Jack has been talking about okonomiyaki ever since we got back from Japan (2 years ago this week… time sure flies). I don’t know why it took me so long to take a stab… it turned out to be very easy and pretty darn foolproof. As well it should be, the word okonomiyaki roughly translates to “what you want grilled.”
During our trip, I did my best to avoid this Anthony-Bordain-mystery-meat-style street food until we were in Hiroshima one afternoon (there’s a sentence I never imagined I’d write) and there were no other options.
It was good, I liked it… but it was super greasy. As with all travel-inspired food, I want to make the disclaimer that my version here is probably not at all authentic. (Especially for Hiroshima, whose style of okonomiyaki also has noodles in it).
I made these lighter, smaller, and, remarkably, on the healthy side. Jack made fun of me for how green and pretty they turned out. Traditional okonomiyaki is roughly the size of a human head and is unapologetically stuffed with various meats and seafood. But I promise, this veggie version is hardly a compromise.
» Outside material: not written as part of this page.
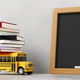 Back to school. Empty blackboard, yellow bus toy and books - PhotoDune Item for Sale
Salty, sweet, eggy goodness… even Jack, who ate more okonomiyaki in Japan than he’s willing to admit, loved it.
- 3 cups cabbage, finely shredded on a mandolin
- 1 bunch scallions, white and green parts, chopped (a little more than 1 cup)
- 1 cup panko (up to ¼ cup more if your mixture is overly watery after you add the eggs)
- 3 eggs, beaten
- A splash of extra-virgin olive oil, for the pan
- Sea salt and fresh black pepper
- (optional other fillings: chopped shrimp, meat, etc…)
- Vegan Worcestershire sauce (we found that the ingredients in Annie’s brand are remarkably close to the actual ingredients in okonomiyaki sauce. Regular Worcestershire is less sweet, and the sauce should be slightly sweet.)
- Sweet mayo: ¼ cup mayo, plus 1 teaspoon honey, plus ¼ teaspoon sriracha*
- Sesame seeds
- Bonito flakes (optional – these are not vegetarian)
- Mix together the cabbage, scallions, and panko. Add a few pinches of salt and a few grinds of pepper. Gently mix in the eggs. This will be on the watery side, but if it feels much too watery, add ¼ cup more panko. Don’t add much more than that; this should not become a dry dough.
- Heat a large skillet over medium-high. Add a few splashes of olive oil.
- Using a quarter-cup measuring cup or similar-sized scooping device, drop the batter into the skillet and flatten gently with a spatula. Turn the heat down to medium and cook the okonomiyakis on each side for 2-3 minutes. If you’re making larger pancakes, cook each side for 3-4 minutes.
- Remove from the pan, brush with the Worcestershire sauce, squeeze the sweet mayo on top, and top with the sesame seeds and the bonito flakes, if using.